### TEXT FOR ANALYSIS
# Mögen hätte ich schon wollen, aber dürfen hab’ ich mich nicht getraut



## highcs

Mögen hätte ich schon wollen, aber dürfen hab’ ich mich nicht getraut.

Karl Valentin (1882-1948) 

Hello all,
I am translating the above quote from German to English and wanted to get some second opinions on my attempt.
Here goes....

I would have liked to, but didn't dare to.

I know it's not literal - but I'm trying to go for the "feel" of it....

Thanks for your opinions....

highcs


----------



## brian

Cool quote. I think your translation is definitely the right idea (maybe slightly more literal: _...but I didn't dare allow myself/allow it_).

But it's really hard to come up with an eloquent translation that preserves the nice parallelism of _mögen_ and _dürfen_ in German. At least I can't think of one.. other than:

_To have liked to is certainly what I would have wanted, but to have been able to is what I did not dare allow myself._

I'm assuming it's okay to use the past infinitives here for _mögen_ and _dürfen_.


----------



## highcs

Thank you, brian.  

I like the first suggestion you gave....


----------



## Frank78

Don´t mind if it sounds odd in English, it does in German as well.


----------



## highcs

Frank78 said:


> Don´t mind if it sounds odd in English, it does in German as well.


----------



## Kuestenwache

How about:
To want to I would have liked, but to allow myself to I didn't dare.


----------



## Sidjanga

brian8733 said:


> (...) _To have liked to is certainly what I would have wanted, but to have been able to is what I did not dare allow myself._ _(...)_.


Wouldn't it rather be this way round?

_To have liked to is certainly what I would have wanted, but to have been *allowed* to is what I *did not dare*.

_(and I've just realised that Küstenwache has already suggested something very similar)


----------



## brian

Sigianga said:
			
		

> Wouldn't it rather be this way round?



I took _dürfen_ as "to be able" and _mich trauen_ as "to dare (to allow myself) to."

Basically, "to dare to be allowed" does not make much sense; "to dare to allow oneself *(to do something)*" does make sense if you add the part "*to do something*," or simply the word "*to*," with the rest of the infinitive implied (just like "to have liked to"), so then you'd have:

_To have liked to is certainly what I would have wanted, but to have allowed myself to__ is what I did not dare._

This is perfectly fine. Indeed it's the same translation Kuestenwache proposed, except--like I said in post #2--in English you have to use the *past infinitives* here (_to have liked_ & _to have allowed_); and it also sounds a lot more natural & fluid with the _what_-clauses.

Indeed, I thought of this version as well but opted for the other one (it sounded nicer at the time, though I'm not sure it is nicer). In any case, the meanings are the same in English: _to allow oneself to be able to do something = to allow oneself to do something._


----------



## Momerath

Perhaps you could quote Shakespeare: I let "'I dare not' wait upon 'I would,'"


----------



## sokol

Well, please keep in mind that of course Karl Valentin constructed this sentence *on purpose* in a way which sounds *very *awkward in German. Sure, he also used dialect syntax (Bavarian dialect), but no Bavarian dialect speaker would utter a sentence like that in everyday speech - except in case he or she quotes Karl Valentin. 

The sentence, by the way, is very well known in Austria and Bavaria, and I guess at least to a degree even north of the "Weisswurst-Äquator" (= north of Bavaria). It is one of his most famous linguistic jokes.

### SUPPLIED MATERIAL
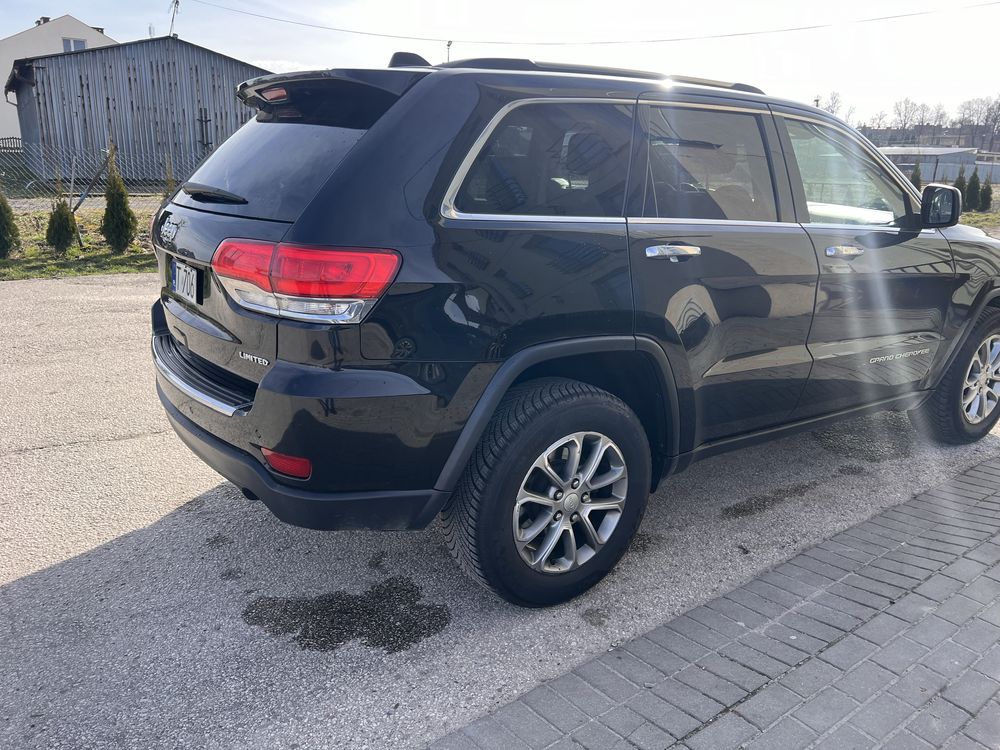 Jeep Grand Cherokee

### TO DO
a. Do these statements agree with the forum thread about translating the Karl Valentin quote? (i) The person who posted the original translation admits it is not literal. (ii) Frank78 says the sentence sounds natural in German. (iii) sokol describes the sentence as little known in Austria and Bavaria. Answer yes or no for each, quoting the deciding words.
b. Can you carry on the forum thread about translating the Karl Valentin quote, starting right after its last post?

### ANSWERS FOR EACH ITEM
a.
(i) Yes: "I know it's not literal"
(ii) No: "Don´t mind if it sounds odd in English, it does in German as well."
(iii) No: "The sentence, by the way, is very well known in Austria and Bavaria"

b.
This all makes translation really difficult: you should achieve an English equivalent which sounds awkward to English native speakers but still is correct grammatically, to a degree, or probably using colloquial or dialect syntax (while the actual words are, phonologically, written in standard language - as is the case with Valentin's sentence).

So considering all this, I'll try to do my worst to violate English grammar to a degree with is just about bearable:

Or - let's see first what we've got so far:
*Brian:* To have liked to is certainly what I would have wanted, but to have been able to is what I did not dare allow myself.*
Sigianga:*To have liked to is certainly what I would have wanted, but to have been allowed to is what I did not dare.
*Küstenwache:* To want to I would have liked, but to allow myself to I didn't dare.

And *my *try:
I did want to have liked doing it, but I didn't dare to allow myself as much.

Anyhow, the English translation, whatever you choose, should leave the (native) reader (and listener) puzzled; Karl Valentin's sentence is supposed to not being understood on the spot.  Even German native speakers need to take a double take to get the meaning, that is if they don't know the quote already (in which case however they also won't realise what he's talking about ).


----------



## Sidjanga

brian8733 said:


> (...) Basically, "to dare to be allowed" does not make much sense; "to dare to allow oneself (...)


Well, but that's just how I understand the German sentence.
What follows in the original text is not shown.